Am Dienstag kündigte die Serbische Liste – die wichtigste serbische Partei, die in der kosovarischen Regierung sitzt – den Rückzug aus dem Kabinett an. Der Bruch mit der kosovarischen Regierung ging schnell. Zweitens kündigte die Führung der Serbischen Liste an, den serbischen Gemeindeverband selbst zu schaffen, ohne die Hilfe von Prishtina. Der serbische Gemeindeverband wurde bereits 2013 beschlossen, aber niemals umgesetzt. Doch just am Montag, als Marko Đurić, der serbische Direktor für den Kosovo, in den Kosovo kam, sollte die Umsetzung von kosovarischer Seite aus beginnen. Doch dann wurde Đurić verhaftet.

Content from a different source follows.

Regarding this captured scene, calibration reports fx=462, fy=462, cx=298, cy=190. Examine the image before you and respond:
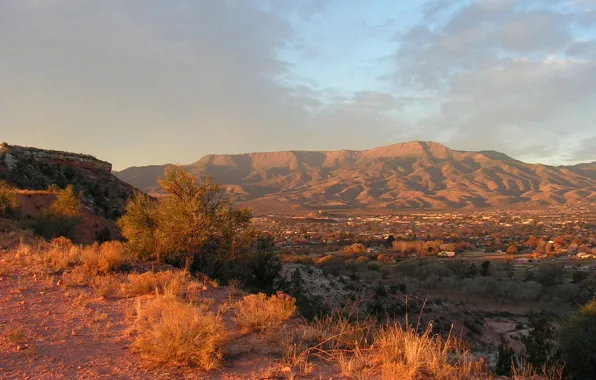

Zurück in Serbien erschien er mit Verband um die Handgelenke bei der Pressekonferenz. Die Bildbotschaft sorgte in Serbien für emotionale Aufwallungen. Marko Đurić erzählte auch schreckliche Geschichten. So sei er von einem kosovarischen Polizisten mit einem Messer bedroht worden, ein anderer Polizist habe ihm eine Kalaschnikow gegen den Bauch gehalten. Bei der Verhaftung hätten die Polizisten "Allahu Akbar" gerufen. Er sei wie "ein Hund" gezogen worden, und man habe versucht, ihn und die serbische Nation zu demütigen. Er selbst sei aber stolz auf die Selbstverteidigung der Serben nach der Methode von Gandhi, sagte er.

Besuch nicht gestattet

Was war geschehen? Đurić wollte am Montag die nordkosovarische Stadt Mitrovica besuchen, um dort mit Bürgern den sogenannten internen Dialog über die Zukunft des Kosovo zu führen. Er hat – wie es die Vorschriften vorsehen – die kosovarische Regierung über seinen Besuch informiert. Die kosovarische Regierung hat den Besuch allerdings abgelehnt und nicht gestattet. Das ist übrigens bereits öfter geschehen – auch von der anderen Seite. Der früheren kosovarischen Staatspräsidentin Atifete Jahjaga wurde etwa 2017 die Einreise nach Serbien verwehrt.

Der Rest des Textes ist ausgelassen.